(Part of a data file)
⟨
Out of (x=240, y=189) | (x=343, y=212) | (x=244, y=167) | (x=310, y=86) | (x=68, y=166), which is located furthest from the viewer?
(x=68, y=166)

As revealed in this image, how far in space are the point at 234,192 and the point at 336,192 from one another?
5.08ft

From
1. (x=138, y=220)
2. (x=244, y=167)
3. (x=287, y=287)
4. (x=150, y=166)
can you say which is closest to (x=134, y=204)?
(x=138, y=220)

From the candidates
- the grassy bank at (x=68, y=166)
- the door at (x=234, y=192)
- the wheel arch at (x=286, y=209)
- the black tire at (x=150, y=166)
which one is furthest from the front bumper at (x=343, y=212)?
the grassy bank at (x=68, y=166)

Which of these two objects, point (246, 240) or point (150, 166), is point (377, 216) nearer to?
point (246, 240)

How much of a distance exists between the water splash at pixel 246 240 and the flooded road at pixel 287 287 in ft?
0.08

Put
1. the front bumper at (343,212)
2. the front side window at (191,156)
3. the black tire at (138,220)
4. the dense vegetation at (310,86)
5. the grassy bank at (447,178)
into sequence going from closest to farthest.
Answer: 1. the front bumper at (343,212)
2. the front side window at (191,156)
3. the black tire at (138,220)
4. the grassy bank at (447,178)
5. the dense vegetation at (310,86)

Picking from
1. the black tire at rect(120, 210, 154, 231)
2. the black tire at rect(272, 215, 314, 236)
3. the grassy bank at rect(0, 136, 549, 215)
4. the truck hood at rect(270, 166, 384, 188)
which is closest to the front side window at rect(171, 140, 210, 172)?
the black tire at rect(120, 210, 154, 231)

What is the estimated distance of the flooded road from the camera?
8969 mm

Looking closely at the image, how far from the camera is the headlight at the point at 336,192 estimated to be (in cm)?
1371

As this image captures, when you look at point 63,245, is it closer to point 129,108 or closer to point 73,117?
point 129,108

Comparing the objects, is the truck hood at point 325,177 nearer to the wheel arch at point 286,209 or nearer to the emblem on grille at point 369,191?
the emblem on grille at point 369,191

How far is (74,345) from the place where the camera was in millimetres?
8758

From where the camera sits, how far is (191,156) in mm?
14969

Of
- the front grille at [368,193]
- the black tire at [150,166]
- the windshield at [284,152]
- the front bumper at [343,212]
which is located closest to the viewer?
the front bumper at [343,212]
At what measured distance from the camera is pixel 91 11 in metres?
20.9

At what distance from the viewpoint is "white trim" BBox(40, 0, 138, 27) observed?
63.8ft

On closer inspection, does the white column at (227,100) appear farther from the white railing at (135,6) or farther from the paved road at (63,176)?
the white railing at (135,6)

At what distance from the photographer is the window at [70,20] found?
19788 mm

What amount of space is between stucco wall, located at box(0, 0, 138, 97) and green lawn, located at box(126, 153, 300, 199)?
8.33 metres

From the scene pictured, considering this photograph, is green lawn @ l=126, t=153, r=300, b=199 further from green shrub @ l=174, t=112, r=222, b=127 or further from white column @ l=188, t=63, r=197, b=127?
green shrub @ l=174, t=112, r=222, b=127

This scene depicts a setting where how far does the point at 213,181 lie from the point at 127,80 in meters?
⟩
:: THE EXERCISE ::
Repeat all of the records above word for word, changing nothing.

:: EXERCISE ANSWER ::
Out of (x=240, y=189) | (x=343, y=212) | (x=244, y=167) | (x=310, y=86) | (x=68, y=166), which is located furthest from the viewer?
(x=68, y=166)

As revealed in this image, how far in space are the point at 234,192 and the point at 336,192 from one another?
5.08ft

From
1. (x=138, y=220)
2. (x=244, y=167)
3. (x=287, y=287)
4. (x=150, y=166)
can you say which is closest to (x=134, y=204)?
(x=138, y=220)

From the candidates
- the grassy bank at (x=68, y=166)
- the door at (x=234, y=192)
- the wheel arch at (x=286, y=209)
- the black tire at (x=150, y=166)
which one is furthest from the front bumper at (x=343, y=212)?
the grassy bank at (x=68, y=166)

Which of these two objects, point (246, 240) or point (150, 166), is point (377, 216) nearer to?
point (246, 240)

How much of a distance exists between the water splash at pixel 246 240 and the flooded road at pixel 287 287 in ft?
0.08

Put
1. the front bumper at (343,212)
2. the front side window at (191,156)
3. the black tire at (138,220)
4. the dense vegetation at (310,86)
5. the grassy bank at (447,178)
into sequence going from closest to farthest.
Answer: 1. the front bumper at (343,212)
2. the front side window at (191,156)
3. the black tire at (138,220)
4. the grassy bank at (447,178)
5. the dense vegetation at (310,86)

Picking from
1. the black tire at rect(120, 210, 154, 231)
2. the black tire at rect(272, 215, 314, 236)
3. the grassy bank at rect(0, 136, 549, 215)
4. the truck hood at rect(270, 166, 384, 188)
which is closest to the front side window at rect(171, 140, 210, 172)?
the black tire at rect(120, 210, 154, 231)

What is the estimated distance of the flooded road from the camera?
8969 mm

Looking closely at the image, how far from the camera is the headlight at the point at 336,192 estimated to be (in cm)?
1371

As this image captures, when you look at point 63,245, is it closer to point 129,108 or closer to point 73,117?
point 129,108

Comparing the objects, is the truck hood at point 325,177 nearer to the wheel arch at point 286,209 or nearer to the emblem on grille at point 369,191?
the emblem on grille at point 369,191

How far is (74,345) from the place where the camera was in millimetres?
8758

From where the camera sits, how far is (191,156) in mm?
14969

Of
- the front grille at [368,193]
- the black tire at [150,166]
- the windshield at [284,152]
- the front bumper at [343,212]
which is located closest to the viewer?
the front bumper at [343,212]
At what measured distance from the camera is pixel 91 11 in metres?
20.9

At what distance from the viewpoint is "white trim" BBox(40, 0, 138, 27) observed?
63.8ft

On closer inspection, does the white column at (227,100) appear farther from the white railing at (135,6) or farther from the paved road at (63,176)?
the white railing at (135,6)

At what distance from the photographer is the window at [70,20] found?
19788 mm

What amount of space is between stucco wall, located at box(0, 0, 138, 97) and green lawn, located at box(126, 153, 300, 199)?
8.33 metres

From the scene pictured, considering this photograph, is green lawn @ l=126, t=153, r=300, b=199 further from green shrub @ l=174, t=112, r=222, b=127 or further from white column @ l=188, t=63, r=197, b=127?
green shrub @ l=174, t=112, r=222, b=127

This scene depicts a setting where how far does the point at 213,181 lie from the point at 127,80 in meters?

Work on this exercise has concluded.